Sunday, August 17, 2008
Life on Utila
Hello from Utila! We have really enjoyed our time here but are starting to look forward to seeing home and our beloveds. It will feel good, I think, to get back into a routine though I may have a different feeling about that in 2 weeks when things really get busy at school!
We flew from Guanaja to La Ceiba, with beautiful views of the reef below (PHOTO 1) and the mountains on the mainland. We took a really wild ride on a cheap colectivo taxi (they stop to pick up others as needed so each passenger pays less) - PHOTO 2 shows a motorcycle passing between 2 weaving trucks, taken through the front windshield of the taxi on the way to the ferry dock.
The ferry ride was unbelievably rough and my stomach, even with dramamine and sea band support, was not happy about that, infact violently unhappy. I was very relieved to finally see Utila coming into view (slowly, much too slowly) and as we made our way down along Utila's street to our hotel the owner caught up to us in a golf cart and helped us along (suddenly a voice in the dark was saying, "You wouldn't happen to be Mike and Stacey, would you?"). Our over-the-water hotel is very nice - clean, air conditioned, small kitchen, hot water, cable tv (go Olympics!), and a wonderful view over the bay.
Town is as we remembered it, a bit rough around the edges with an odd assortment of stores catering to locals and divers and around 15 dive shops. I selected Alton's, the closest one to our hotel (PHOTO 3) which has been nice. PHOTOS 4, 5, and 6 are street scenes (6 is a heated dominoes game with money on the table). PHOTOS 7 and 8 are evening pictures from the balcony outside our room; I decided I shouldn't have to make hard decisions while on vacation so didn't force myself to choose between them.
PHOTO 9 shows the flats Mike fishes every day for bonefish and their various friends (taken from the dive boat). He hasn't seen permit there this year but headed out this afternoon with barracuda gear. In PHOTO 10 Mike is taking one last look over the flats before heading home to dinner.
I'm seeing really amazing things underwater but it is certainly different diving from a full boat rather than by myself with just the divemaster. I've added half a dozen new ones to the fish list I started on Guanaja which now numbers more than 80 species. Although the quantity of fish and the diversity of color here isn't quite up to the Guanaja standard (much less pressure on those reefs) I've seen some amazing places and every dive has been a joy. Among other things today we saw a tiny juvenile spotted drum (one of the greatest things ever to see underwater imo) and a 5' barracuda at a cleaning station, patiently having it's mouth and gills cleaned by remoras and shrimp. So many times I catch myself staring at a scene and wishing I could remember every detail forever.

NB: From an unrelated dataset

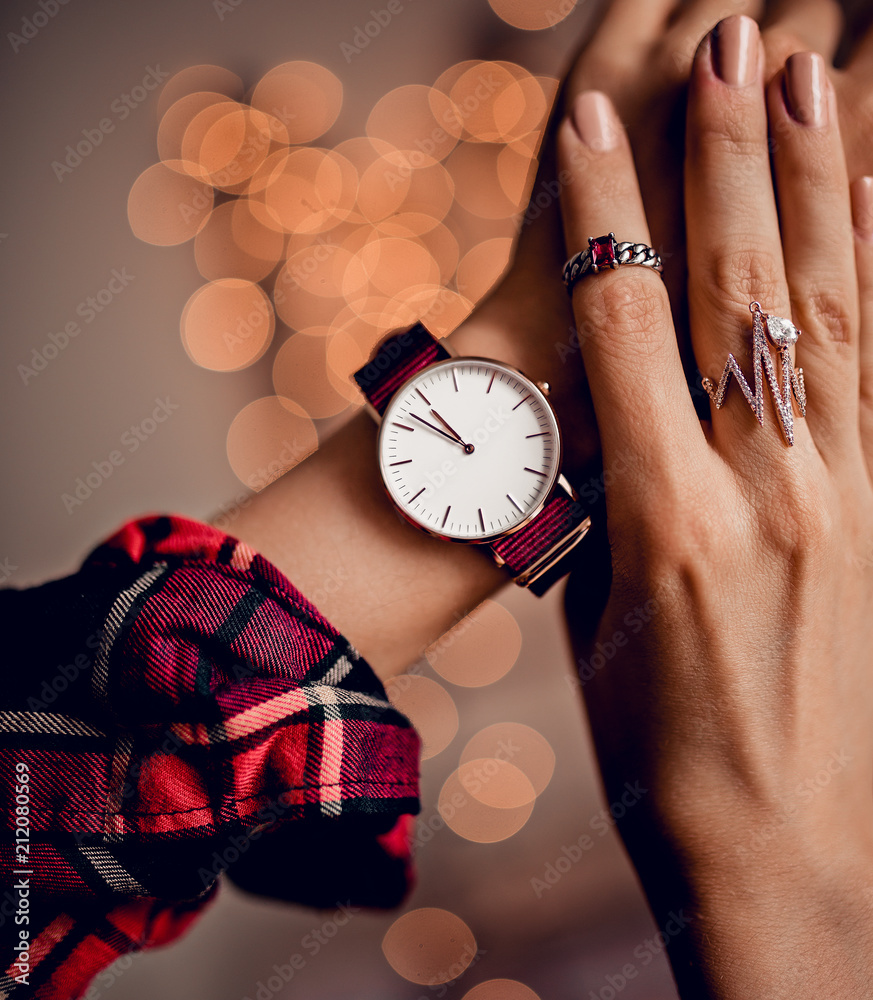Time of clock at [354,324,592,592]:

PHOTO 11 was also taken from the dive boat, of a local fisherman pulling up snapper using hand lines. Our boat driver had pulled over to ask how deep the water was and if he'd seen any "water boils" caused by birds and fish feeding, a sign a whale shark may be near. The driver gets paid more if we see a whale shark (common around Utila but difficult to spot this time of year) and I for one had a tip handy - no luck so far so just another excuse to come back.
PHOTO 12 shows our hotel, The Lighthouse, from the dive boat (the white building on the right) and PHOTO 13 shows Mike inside the room getting ready to go fishing.

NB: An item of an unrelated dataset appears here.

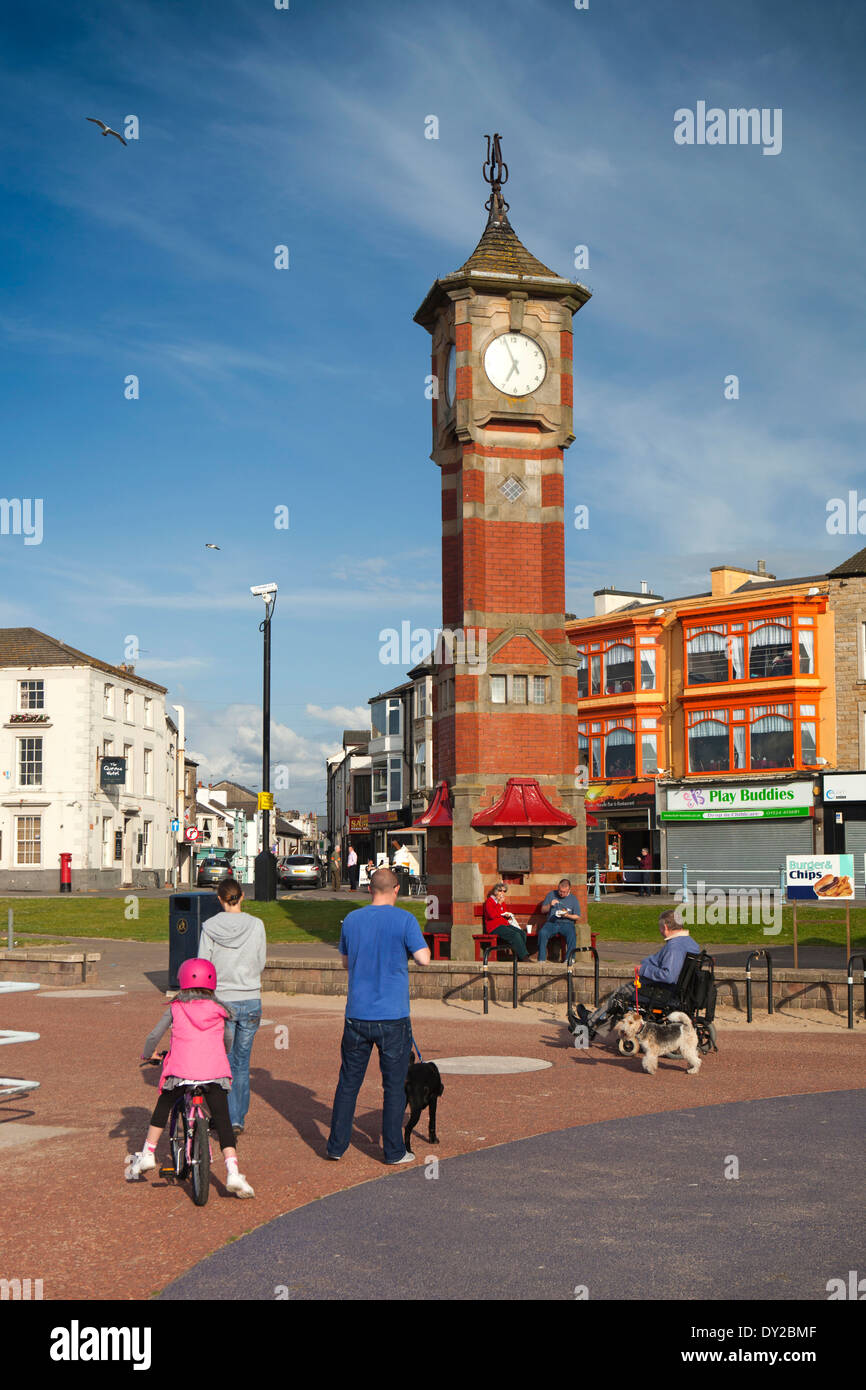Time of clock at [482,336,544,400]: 6:56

We've eaten well here, a combination of eating out (some dinners) and eating in (everything else). It's great to be able to prepare our own food after a month of eating someone else's ideas, though I have usually loved those, too. PHOTO 14 shows RJ at RJs Barbecue; when you order his wife shouts out what you want (so far we've tried amber jack, mahi mahi, wahoo, and snapper - all fabulous) and he reaches into the cooler, pulls out a fish, cuts off a large helping, and grills it up. It's served with potatoes, rice, salad, and corn on the cob for $5. PHOTO 15 shows a typical lunch - Mike has it ready when I get home from diving around noon mmmmmmm.

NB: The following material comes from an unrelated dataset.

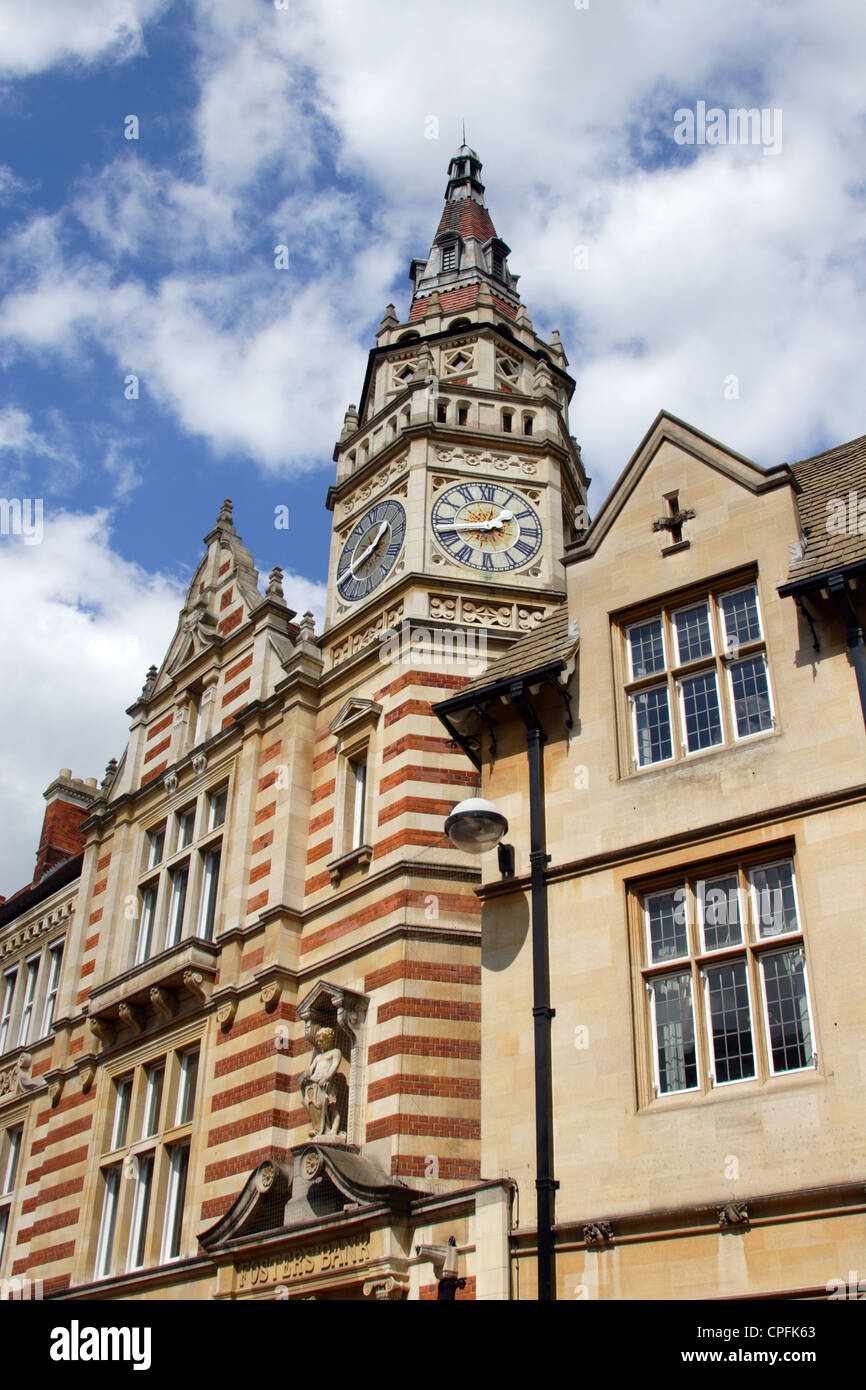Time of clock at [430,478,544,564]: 1:42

My schedule here goes sleep, eat, dive, eat, nap, explore, eat, lay around reading or watching the Olympics with Mike, and start again. Mike's is similar but he naps in the morning and fishes in the afternoon. That's all going to change in a few days - we're milking the last few days for all they're worth and will look forward to being home and settling into the real world again. HAPPY TRAILS!